Task objective — In the steel processing claims below, air cooling reduces the steel's yield strength to what level?

Passage to read —
----
3. The method of producing a high strength low alloy steel having
improved formability comprising the steps of:
heating a high strength low alloy steel having alloy constituents
taken from the group consisting of the carbide, nitride and
carbonitride of vanadium to the lowermost eutectoid temperature of
said steel for a time sufficient to at least partially transform
the microstructure of said steel from ferrite to austenite and to
dissolve a substantial proportion of said constituents into the
austenite without appreciable ferrite grain growth and then air
cooling said steel to substantially room temperature so as to
reduce the yield strength to about 55 ksi or less and improve
formability of said steel while maintaining the tensile strength
thereof;
plastically deforming said steel an amount equivalent to at least
2% on the tensile stress-strain diagram to effect a substantial
increase in the yield strength after said deformation.
4. The method of producing a high strength low alloy steel having
improved formability comprising the steps of:
heating a high strength low alloy steel having alloy constituents
taken from the group consisting of the carbide, nitride and
carbonitride of vanadium to the lowermost eutectoid temperature of
said steel for a time sufficient to at least partially transform
the microstructure of said steel from ferrite to austenite and to
dissolve a substantial proportion of said constituents into the
austenite without appreciable ferrite grain growth and then air
cooling said steel to substantially room temperature so as to
reduce the yield strength to about 55 ksi or less and improve
formability of said steel while maintaining the tensile strength
thereof;
plastically deforming said steel an amount equivalent to at least
2% on the tensile stress-strain diagram to effect a substantial
increase in the yield strength after said deformation, and
heating said deformed steel to a temperature and for a time
sufficient to increase the yield strength and tensile strength to
values greater than their original values.
----
Recorded information —
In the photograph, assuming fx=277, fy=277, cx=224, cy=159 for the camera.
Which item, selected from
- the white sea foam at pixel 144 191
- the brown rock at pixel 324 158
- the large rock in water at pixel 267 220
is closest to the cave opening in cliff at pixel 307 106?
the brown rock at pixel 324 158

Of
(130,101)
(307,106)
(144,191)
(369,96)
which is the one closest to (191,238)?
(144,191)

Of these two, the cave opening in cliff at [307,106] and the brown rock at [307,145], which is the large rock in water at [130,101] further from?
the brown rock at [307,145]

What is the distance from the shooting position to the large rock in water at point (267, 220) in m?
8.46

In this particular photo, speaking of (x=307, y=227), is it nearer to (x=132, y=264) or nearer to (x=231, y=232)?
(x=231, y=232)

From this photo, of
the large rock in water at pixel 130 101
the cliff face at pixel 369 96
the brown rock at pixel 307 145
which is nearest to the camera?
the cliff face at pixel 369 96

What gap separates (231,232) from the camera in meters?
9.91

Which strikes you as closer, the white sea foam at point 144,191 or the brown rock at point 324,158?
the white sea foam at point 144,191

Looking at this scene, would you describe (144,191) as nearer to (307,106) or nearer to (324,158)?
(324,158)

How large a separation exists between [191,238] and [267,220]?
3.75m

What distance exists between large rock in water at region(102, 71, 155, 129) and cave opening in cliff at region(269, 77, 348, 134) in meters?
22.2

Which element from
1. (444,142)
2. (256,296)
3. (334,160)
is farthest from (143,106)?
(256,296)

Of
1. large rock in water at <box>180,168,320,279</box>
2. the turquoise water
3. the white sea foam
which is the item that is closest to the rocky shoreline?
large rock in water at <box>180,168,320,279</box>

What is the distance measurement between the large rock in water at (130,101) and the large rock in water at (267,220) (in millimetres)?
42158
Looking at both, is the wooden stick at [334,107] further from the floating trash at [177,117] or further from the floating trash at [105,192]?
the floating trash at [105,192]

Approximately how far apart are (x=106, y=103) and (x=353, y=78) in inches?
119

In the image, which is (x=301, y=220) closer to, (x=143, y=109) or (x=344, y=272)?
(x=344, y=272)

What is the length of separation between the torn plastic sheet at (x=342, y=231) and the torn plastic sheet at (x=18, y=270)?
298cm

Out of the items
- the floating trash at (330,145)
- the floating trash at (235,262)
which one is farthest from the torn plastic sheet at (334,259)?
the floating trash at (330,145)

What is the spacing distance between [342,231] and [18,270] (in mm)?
----
Answer for this exercise — About 55 ksi or less.